Editors’ Choice: Best Knives & Multi-Tools for Overlanding

Photo By: Benchmade

There are so many important things you need to bring with you on an overland trip that you might overlook one of the smallest – but most often used – tools for a successful adventure: a knife. The uses for a good knife are literally endless and a high-quality blade can make your camp life just a bit easier.

A knife or multi-tool can be used in all kinds of situations, from cutting paracord to tie off a tarp, to prepping veggies for dinner, to shaving down a stick for kindling, to filleting a rainbow trout that you caught in a mountain lake, to fighting off Sasquatch. I’d venture to say that a good knife is one of the items that you can’t live without in the backcountry.

Steel Quality

I could write a whole post on the types of steel used in Every Day Carry (EDC) knives. Basically, your new knife is only as good as the steel in the blade. Inferior steel can break, crack, chip, and it won’t hold an edge very well. Not only is it annoying to break a knife, but it is also dangerous.

When you’re doing your research, look for the hardness and durability of the steel in your knife. If the steel is too soft, your blade will bend. If it is too hard, it will break or chip. A mixture of hardness and softness is ideal here.

The second thing to look for is corrosion resistance. If your new knife corrodes easily, it is probably not made from stainless steel. Non-stainless knives need more TLC to keep rust at bay. For an EDC blade, you’ll probably want to stay away from non-stainless knives.

Lastly, find out about edge retention and sharpening. You’ll want a knife that sharpens easily and holds an edge well. Dull knives do way more damage if you were to actually cut yourself. A dull knife also increases the amount of pressure you need to exert to cut objects.

==*==

Aim:
Answer the following questions using the article on knives for overlanding:
(a) What happens to a blade whose steel is too soft?
(b) What do non-stainless knives need in order to keep rust at bay?
(c) Which two drawbacks of a dull knife does the article state?

(Excerpt from a dataset)
==*==

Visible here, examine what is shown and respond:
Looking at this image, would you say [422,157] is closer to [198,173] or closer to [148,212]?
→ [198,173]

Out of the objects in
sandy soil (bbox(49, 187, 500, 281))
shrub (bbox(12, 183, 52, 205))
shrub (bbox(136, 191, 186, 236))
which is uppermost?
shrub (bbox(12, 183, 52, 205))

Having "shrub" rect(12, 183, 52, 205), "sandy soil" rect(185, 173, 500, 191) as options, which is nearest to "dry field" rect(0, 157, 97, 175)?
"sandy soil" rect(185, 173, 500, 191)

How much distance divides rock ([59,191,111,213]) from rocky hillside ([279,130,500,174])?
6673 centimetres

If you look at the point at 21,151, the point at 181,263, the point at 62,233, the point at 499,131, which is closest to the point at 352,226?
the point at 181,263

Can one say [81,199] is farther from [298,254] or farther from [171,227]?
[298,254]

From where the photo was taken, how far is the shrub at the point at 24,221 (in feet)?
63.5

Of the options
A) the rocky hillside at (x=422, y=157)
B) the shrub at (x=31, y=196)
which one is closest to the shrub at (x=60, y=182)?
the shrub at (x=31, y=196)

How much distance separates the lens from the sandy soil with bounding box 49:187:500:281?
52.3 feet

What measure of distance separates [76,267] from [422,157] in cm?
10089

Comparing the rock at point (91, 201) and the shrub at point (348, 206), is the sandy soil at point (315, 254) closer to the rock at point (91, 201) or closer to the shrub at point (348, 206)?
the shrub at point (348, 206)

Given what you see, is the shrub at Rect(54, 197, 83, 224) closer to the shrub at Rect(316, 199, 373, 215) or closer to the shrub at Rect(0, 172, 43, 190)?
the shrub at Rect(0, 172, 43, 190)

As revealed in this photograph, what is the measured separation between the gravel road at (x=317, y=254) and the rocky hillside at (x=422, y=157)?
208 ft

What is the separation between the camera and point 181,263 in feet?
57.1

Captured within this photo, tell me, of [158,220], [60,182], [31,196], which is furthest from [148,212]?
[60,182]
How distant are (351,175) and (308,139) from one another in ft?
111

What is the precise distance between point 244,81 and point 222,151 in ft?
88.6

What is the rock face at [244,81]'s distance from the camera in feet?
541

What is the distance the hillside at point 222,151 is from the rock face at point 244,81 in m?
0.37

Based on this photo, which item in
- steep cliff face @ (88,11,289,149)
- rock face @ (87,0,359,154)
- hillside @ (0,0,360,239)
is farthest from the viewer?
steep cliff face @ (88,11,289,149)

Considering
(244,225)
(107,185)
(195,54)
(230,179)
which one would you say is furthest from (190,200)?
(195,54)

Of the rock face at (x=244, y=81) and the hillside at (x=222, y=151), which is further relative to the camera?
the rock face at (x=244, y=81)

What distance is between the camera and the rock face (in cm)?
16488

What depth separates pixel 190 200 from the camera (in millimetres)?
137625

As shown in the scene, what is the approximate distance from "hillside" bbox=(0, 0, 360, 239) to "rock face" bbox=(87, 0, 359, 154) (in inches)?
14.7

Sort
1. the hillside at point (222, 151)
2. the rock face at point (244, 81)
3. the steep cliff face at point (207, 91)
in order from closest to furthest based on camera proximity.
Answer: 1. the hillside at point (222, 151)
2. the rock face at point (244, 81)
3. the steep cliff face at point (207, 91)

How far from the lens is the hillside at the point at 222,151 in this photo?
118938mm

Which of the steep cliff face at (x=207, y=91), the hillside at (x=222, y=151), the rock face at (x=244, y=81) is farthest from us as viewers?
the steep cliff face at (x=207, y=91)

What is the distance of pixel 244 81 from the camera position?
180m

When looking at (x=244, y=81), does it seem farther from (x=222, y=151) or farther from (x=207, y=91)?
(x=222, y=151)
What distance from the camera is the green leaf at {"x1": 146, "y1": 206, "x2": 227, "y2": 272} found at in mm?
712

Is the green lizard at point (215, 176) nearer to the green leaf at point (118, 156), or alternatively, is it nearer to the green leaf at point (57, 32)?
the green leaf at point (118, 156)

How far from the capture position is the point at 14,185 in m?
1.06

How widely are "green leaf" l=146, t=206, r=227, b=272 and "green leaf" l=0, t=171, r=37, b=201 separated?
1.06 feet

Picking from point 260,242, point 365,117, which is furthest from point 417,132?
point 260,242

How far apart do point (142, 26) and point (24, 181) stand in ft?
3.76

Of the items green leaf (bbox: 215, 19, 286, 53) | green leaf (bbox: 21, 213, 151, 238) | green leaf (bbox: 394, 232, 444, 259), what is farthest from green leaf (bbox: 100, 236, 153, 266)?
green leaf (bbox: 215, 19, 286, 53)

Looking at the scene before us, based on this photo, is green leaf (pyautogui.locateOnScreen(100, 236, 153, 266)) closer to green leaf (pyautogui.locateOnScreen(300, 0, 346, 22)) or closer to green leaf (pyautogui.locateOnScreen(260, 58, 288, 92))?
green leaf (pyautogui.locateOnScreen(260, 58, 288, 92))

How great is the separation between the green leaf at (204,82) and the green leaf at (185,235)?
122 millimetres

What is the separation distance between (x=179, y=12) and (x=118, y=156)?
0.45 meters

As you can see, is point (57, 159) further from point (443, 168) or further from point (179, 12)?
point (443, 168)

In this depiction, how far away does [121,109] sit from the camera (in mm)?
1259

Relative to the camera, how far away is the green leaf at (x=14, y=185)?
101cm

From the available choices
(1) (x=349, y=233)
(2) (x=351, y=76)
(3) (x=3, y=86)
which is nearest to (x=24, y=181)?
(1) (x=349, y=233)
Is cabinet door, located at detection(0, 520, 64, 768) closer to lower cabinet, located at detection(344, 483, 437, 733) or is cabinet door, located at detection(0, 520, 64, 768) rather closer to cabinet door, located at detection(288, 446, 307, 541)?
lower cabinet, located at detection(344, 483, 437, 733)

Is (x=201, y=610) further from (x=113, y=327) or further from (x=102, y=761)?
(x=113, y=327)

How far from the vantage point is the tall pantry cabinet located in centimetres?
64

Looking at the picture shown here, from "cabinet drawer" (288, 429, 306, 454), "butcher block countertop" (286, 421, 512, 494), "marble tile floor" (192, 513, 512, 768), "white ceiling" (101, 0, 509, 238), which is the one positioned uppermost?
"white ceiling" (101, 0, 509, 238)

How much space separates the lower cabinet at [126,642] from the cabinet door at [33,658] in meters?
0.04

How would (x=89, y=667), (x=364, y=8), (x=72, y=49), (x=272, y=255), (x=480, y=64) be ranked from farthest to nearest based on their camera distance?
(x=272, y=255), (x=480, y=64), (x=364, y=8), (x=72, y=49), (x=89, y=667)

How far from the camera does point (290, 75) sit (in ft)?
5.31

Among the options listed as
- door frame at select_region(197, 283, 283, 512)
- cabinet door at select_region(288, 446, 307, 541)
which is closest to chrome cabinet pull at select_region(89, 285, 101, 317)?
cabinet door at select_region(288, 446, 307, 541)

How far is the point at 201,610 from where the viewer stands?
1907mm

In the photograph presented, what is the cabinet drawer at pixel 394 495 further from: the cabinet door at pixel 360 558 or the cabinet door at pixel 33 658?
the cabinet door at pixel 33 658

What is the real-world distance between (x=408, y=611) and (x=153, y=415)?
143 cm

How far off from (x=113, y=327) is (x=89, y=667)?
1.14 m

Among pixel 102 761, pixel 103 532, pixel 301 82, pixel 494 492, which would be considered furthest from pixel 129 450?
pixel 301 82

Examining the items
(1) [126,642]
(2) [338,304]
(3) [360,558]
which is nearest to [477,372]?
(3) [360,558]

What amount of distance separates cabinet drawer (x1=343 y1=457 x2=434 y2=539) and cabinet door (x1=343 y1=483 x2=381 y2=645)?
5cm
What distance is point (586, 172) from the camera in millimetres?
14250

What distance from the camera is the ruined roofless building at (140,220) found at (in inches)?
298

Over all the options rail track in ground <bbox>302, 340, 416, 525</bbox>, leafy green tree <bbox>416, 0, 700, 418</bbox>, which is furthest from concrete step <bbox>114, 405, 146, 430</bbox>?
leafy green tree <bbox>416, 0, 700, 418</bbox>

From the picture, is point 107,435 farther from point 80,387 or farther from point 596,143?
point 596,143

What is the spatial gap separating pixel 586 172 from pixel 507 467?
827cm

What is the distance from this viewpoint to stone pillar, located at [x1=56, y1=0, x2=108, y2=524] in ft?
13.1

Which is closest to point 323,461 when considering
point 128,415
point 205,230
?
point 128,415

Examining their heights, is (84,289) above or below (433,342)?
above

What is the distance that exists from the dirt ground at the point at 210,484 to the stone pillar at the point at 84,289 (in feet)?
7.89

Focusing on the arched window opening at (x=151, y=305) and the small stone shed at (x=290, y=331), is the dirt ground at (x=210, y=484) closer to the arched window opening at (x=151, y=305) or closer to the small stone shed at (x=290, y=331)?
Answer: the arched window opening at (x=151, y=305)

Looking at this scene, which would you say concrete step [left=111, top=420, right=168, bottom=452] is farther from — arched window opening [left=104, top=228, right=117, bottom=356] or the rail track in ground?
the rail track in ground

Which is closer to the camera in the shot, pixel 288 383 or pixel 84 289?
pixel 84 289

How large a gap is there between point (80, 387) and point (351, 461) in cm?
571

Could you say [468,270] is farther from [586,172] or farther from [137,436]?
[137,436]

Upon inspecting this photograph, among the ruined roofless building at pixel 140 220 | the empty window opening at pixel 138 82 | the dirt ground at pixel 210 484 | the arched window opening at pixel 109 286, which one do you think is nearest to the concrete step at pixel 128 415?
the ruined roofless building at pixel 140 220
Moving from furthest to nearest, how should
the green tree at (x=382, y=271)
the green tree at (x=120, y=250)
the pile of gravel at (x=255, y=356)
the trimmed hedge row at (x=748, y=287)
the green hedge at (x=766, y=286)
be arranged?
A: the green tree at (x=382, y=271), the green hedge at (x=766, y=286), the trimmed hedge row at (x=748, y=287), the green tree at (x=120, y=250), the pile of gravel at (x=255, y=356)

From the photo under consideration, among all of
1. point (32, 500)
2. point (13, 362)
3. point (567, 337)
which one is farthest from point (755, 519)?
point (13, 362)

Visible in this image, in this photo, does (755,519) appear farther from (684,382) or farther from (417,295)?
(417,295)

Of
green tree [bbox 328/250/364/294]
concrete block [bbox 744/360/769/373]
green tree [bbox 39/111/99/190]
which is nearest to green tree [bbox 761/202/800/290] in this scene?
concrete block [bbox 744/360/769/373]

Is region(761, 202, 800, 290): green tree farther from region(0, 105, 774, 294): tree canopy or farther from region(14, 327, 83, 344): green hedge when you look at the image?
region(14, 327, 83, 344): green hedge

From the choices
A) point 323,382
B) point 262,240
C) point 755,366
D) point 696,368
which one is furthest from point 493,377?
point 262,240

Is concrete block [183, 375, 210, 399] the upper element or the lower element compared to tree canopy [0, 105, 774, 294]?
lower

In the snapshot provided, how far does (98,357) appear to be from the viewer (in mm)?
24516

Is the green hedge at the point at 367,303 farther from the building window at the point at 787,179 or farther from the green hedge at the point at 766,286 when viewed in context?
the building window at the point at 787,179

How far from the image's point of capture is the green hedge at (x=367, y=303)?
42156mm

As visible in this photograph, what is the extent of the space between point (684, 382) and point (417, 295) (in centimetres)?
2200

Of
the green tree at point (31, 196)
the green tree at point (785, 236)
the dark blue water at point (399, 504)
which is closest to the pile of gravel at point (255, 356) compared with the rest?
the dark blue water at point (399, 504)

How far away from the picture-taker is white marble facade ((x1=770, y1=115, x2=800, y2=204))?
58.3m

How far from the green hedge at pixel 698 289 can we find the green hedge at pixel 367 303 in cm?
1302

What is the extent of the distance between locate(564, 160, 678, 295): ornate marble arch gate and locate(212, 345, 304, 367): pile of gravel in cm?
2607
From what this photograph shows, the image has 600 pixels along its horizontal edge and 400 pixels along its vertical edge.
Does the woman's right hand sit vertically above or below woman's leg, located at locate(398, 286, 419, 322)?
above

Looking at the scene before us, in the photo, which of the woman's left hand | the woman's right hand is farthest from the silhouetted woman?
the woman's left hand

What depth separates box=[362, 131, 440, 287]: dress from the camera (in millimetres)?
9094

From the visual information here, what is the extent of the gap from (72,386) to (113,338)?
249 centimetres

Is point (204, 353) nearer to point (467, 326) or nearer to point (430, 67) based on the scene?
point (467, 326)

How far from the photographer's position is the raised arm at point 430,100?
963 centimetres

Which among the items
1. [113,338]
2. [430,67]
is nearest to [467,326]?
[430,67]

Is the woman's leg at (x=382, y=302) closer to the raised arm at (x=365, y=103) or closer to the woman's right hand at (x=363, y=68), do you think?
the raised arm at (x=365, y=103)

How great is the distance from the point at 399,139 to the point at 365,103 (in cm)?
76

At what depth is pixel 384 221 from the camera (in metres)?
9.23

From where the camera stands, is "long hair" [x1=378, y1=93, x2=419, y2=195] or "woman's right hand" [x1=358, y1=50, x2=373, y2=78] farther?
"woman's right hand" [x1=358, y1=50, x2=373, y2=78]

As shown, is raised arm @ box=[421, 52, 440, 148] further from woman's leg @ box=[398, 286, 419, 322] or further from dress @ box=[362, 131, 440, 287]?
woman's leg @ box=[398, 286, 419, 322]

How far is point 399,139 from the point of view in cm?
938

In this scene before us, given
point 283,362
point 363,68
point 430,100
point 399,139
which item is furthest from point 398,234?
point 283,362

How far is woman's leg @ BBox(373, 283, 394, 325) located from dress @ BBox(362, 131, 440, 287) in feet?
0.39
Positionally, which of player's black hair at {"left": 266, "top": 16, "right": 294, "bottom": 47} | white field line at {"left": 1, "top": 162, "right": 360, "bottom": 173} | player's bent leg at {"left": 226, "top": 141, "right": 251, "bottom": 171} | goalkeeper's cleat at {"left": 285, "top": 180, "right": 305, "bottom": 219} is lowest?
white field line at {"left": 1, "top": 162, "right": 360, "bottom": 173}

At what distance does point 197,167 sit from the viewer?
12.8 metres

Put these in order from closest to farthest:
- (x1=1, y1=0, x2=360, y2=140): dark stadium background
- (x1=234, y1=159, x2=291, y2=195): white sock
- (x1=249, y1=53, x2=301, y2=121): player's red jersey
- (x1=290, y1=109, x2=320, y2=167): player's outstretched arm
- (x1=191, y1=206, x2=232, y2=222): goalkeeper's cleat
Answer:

==*==

Correct response:
(a) The blade will bend.
(b) They need more TLC.
(c) A dull knife does more damage if one actually cuts oneself, and it increases the pressure needed to cut objects.